Authors: Win Blevins
“I don’t get it,” Thomas said to Smith.
“I was tracking you. When they found your horses, they found me.”
“Oh.”
“I’m taking you to Yellowstone House.”
“I ain’t going.”
“Yeah,” said Smith, “you are.”
Chapter 12
Time when the cherries are ripe
On that journey home—at least Smith called it home—Thomas Jefferson Maclean came to understand that his brother was a traitor. And his father.
Smith and Thomas first rode to Platte Bridge Station to meet Peddler. Peddler was heading north into Powder River country to trade with the Sioux, pulling his cart, and Smith wanted to escort him. Smith thought Peddler was mad to be traveling alone. It made no difference to him that the old Jew never seemed to have a speck of trouble.
Smith made no pretense of keeping Thomas prisoner. It felt too ridiculous. He just wanted to get Thomas home, and to talk about his new infatuation. He’d gotten his head turned by the white man’s science.
Smith spoke of an elementary science demonstration he and Thomas had seen at school in St. Louis. The teacher had put an acid and a base together in solution and grown beautiful blue crystals of copper sulfate. He’d even done the same thing with spirits of niter—grown crystals as if by magic, and then ground them into gunpowder.
Traveling north along the Powder River, Smith told Peddler and Thomas how Doc Lang back at Fort Laramie amazed him.

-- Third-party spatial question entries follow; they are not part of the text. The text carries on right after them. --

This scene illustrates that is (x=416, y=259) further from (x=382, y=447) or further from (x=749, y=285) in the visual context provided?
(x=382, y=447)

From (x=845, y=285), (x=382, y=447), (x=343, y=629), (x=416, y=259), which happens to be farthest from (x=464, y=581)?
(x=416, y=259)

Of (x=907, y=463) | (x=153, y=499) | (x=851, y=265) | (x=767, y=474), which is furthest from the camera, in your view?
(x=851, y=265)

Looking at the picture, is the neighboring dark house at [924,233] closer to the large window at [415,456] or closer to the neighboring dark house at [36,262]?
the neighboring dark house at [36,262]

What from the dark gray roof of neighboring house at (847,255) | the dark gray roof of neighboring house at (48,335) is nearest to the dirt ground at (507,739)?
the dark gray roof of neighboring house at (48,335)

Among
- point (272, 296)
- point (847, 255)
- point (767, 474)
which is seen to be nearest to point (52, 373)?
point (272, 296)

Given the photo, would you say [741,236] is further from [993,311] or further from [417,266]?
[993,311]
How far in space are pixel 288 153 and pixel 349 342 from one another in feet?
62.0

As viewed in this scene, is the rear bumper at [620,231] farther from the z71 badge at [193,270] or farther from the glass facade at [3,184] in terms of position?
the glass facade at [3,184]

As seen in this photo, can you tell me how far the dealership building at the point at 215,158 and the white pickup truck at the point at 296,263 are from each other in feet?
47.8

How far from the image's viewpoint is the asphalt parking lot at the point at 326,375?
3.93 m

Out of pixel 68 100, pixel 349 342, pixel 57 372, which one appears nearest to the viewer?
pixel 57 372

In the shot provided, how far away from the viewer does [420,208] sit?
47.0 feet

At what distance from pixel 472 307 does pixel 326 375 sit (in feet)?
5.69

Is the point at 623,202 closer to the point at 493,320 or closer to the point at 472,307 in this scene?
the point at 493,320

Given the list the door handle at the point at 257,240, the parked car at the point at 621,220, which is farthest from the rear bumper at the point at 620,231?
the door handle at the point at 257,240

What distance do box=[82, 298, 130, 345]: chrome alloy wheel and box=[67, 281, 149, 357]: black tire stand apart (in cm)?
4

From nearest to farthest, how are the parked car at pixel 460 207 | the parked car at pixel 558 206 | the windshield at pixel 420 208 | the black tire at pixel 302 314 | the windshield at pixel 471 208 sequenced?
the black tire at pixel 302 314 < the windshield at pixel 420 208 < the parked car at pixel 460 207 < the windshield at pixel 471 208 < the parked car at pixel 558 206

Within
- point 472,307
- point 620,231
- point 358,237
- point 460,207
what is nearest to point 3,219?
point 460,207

Smith had always thought of the body kind of, well, what Doc Lang called mystically. If you got a pain, you cured it with a prayer or a dance. Doc had shown him the white man’s way of seeing the body. The first amazer was how smallpox vaccination worked—you injected a person with cowpox virus and he became immune. Hypodermic needles themselves were a revelation to Smith. How Doc laughed, Smith remembered, when Smith realized the blood goes from the heart all over the body and back. Ether, which put men to sleep for surgeries, seemed a miracle, too, but a sort of natural miracle, unlike the Cheyennes’ miracles.
Smith showed a book he’d bought from Doc, a primer called
The Methodology of Natural Science
by Professor Alban Jones. Peddler looked the book over as he walked, expressing surprise that the doctor would give up such a volume. Smith replied that he was, after all, the son of a trader.

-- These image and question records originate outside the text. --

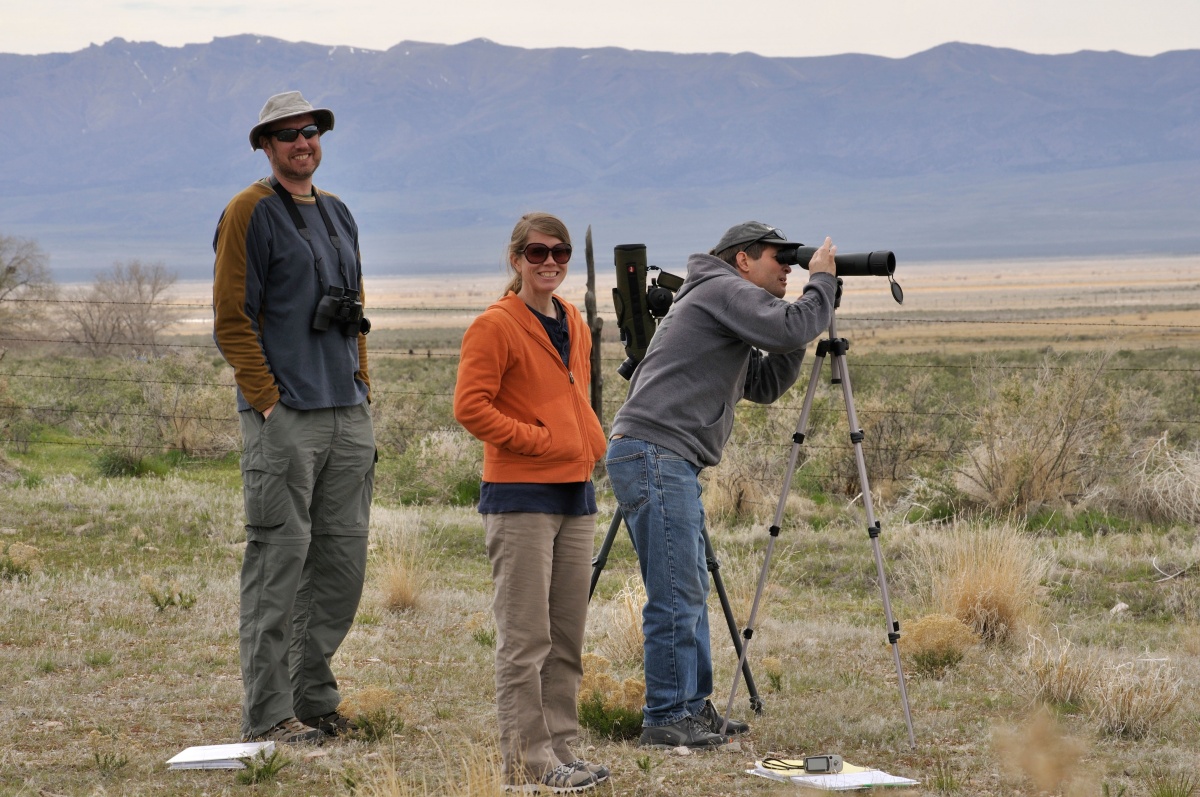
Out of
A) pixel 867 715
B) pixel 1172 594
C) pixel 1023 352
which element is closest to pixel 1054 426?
pixel 1172 594

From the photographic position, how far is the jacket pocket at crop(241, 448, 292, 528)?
14.8 feet

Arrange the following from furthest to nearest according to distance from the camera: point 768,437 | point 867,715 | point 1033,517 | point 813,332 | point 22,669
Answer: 1. point 768,437
2. point 1033,517
3. point 22,669
4. point 867,715
5. point 813,332

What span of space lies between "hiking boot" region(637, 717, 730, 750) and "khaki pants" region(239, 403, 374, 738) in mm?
1227

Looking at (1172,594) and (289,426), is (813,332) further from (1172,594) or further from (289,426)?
(1172,594)

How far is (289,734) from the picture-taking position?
463 cm

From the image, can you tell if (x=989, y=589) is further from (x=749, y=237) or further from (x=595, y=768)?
(x=595, y=768)

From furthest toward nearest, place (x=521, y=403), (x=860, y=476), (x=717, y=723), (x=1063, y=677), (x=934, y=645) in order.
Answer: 1. (x=934, y=645)
2. (x=1063, y=677)
3. (x=717, y=723)
4. (x=860, y=476)
5. (x=521, y=403)

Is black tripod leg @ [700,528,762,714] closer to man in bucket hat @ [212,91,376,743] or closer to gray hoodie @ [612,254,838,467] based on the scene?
gray hoodie @ [612,254,838,467]

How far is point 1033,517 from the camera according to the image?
35.0ft

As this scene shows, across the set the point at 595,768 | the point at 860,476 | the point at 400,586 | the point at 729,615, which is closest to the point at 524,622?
the point at 595,768

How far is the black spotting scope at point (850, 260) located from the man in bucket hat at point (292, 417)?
1.62 meters

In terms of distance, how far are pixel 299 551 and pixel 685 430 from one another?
1474mm

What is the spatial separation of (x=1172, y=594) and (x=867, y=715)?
149 inches

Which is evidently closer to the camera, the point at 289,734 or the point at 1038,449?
the point at 289,734
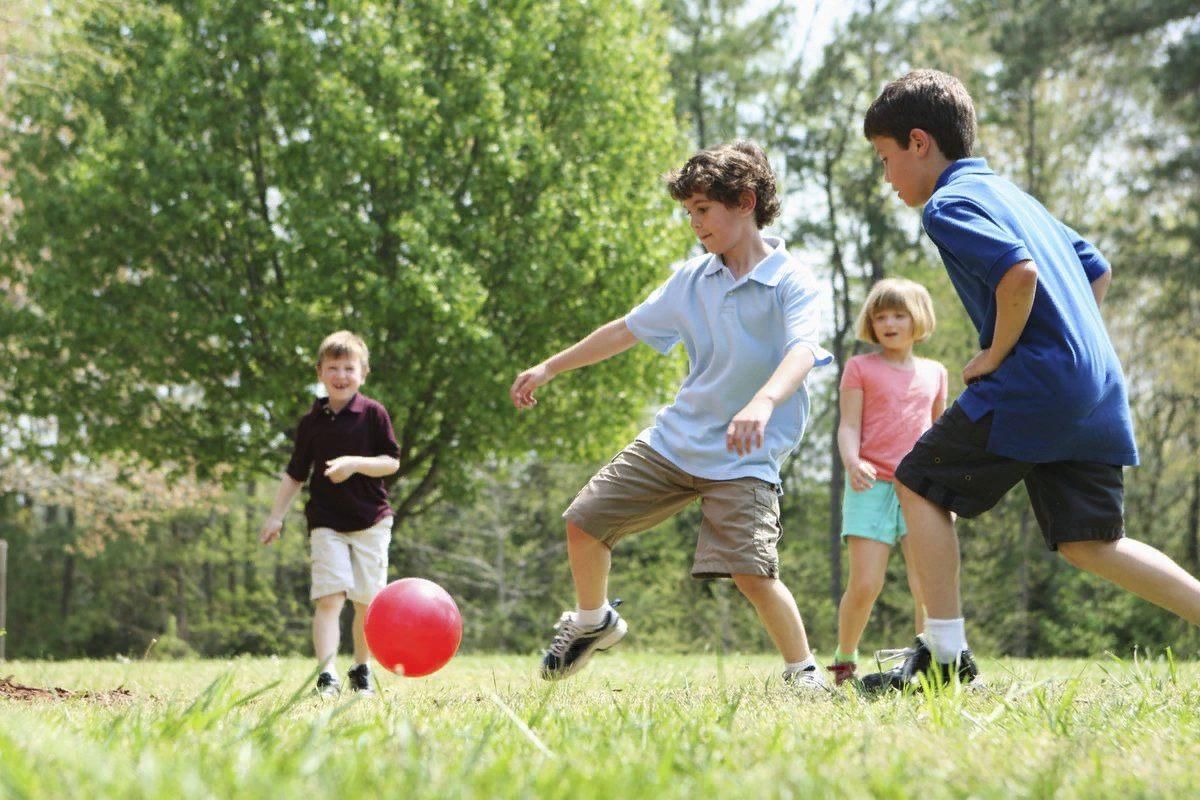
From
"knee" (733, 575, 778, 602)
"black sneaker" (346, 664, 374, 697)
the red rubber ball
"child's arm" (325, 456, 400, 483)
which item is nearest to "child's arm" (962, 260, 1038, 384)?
"knee" (733, 575, 778, 602)

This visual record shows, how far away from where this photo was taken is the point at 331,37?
14.0 m

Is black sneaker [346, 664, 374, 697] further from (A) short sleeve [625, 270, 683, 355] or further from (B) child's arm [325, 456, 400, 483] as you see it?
(A) short sleeve [625, 270, 683, 355]

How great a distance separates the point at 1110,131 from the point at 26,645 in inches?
1109

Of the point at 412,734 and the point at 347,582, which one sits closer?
the point at 412,734

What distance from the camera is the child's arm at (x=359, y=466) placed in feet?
19.0

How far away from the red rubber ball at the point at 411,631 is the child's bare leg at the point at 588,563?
58 cm

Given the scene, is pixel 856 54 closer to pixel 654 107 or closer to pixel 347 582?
pixel 654 107

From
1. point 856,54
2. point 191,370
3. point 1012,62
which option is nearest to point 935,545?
point 191,370

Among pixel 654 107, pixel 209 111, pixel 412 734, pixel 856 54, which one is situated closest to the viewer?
pixel 412 734

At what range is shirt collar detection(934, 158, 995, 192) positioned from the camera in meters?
3.97

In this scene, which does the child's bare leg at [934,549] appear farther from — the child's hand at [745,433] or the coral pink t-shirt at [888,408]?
the coral pink t-shirt at [888,408]

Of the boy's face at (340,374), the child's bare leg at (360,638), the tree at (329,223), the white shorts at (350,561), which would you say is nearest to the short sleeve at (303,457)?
the boy's face at (340,374)

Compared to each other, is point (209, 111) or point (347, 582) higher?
point (209, 111)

Thomas was silently getting mad. The white men wanted the Indian’s land. Now, through books, they meant to conquer his mind. They already had Smith’s mind, Thomas saw. And then he really saw: Thomas’s father, Mac Maclean, was unconsciously the whites’ missionary, the advance guard of the invasion.
Smith self-consciously showed Peddler and Thomas his scar from a cutdown Doc had done. Doc evidently was a little crazy. He’d done a dissection on a soldier’s corpse for Smith to see—how muscle moved bone, how the heart pumped to the lungs and out through the major arteries, where the major organs were, and their functions. When Smith asked if there was a way to see a living artery working, Doc said, “Sure. Yours.”
So Doc did a cutdown. Grinning, he scalpeled back a flap of Smith’s skin over the sizable artery on the inside of the elbow. Smith could see the red vessel pulsating, his lifeblood itself. It felt like beholding the inner workings of the universe.
Smith had said to Doc, “This, this whatever it is, science, is the most powerful thing in the world.” He touched his own artery gingerly with a forefinger.
Thomas interrupted to ask if Smith was still interested in participating in the sun dance with Thomas next summer. Smith just shrugged.
Exactly, thought Thomas. He saw his brother surrendering, raising the flag of the white man’s learning over a mind that should have been Cheyenne. Cheyenne men were first of all warriors.
“You’re gonna go back to school in St. Louis, ain’t you?” said Thomas.
Smith looked at him and slowly nodded.
This is where it takes us, thought Thomas. Mac Maclean’s reading books in the winter. It bleaches our souls white.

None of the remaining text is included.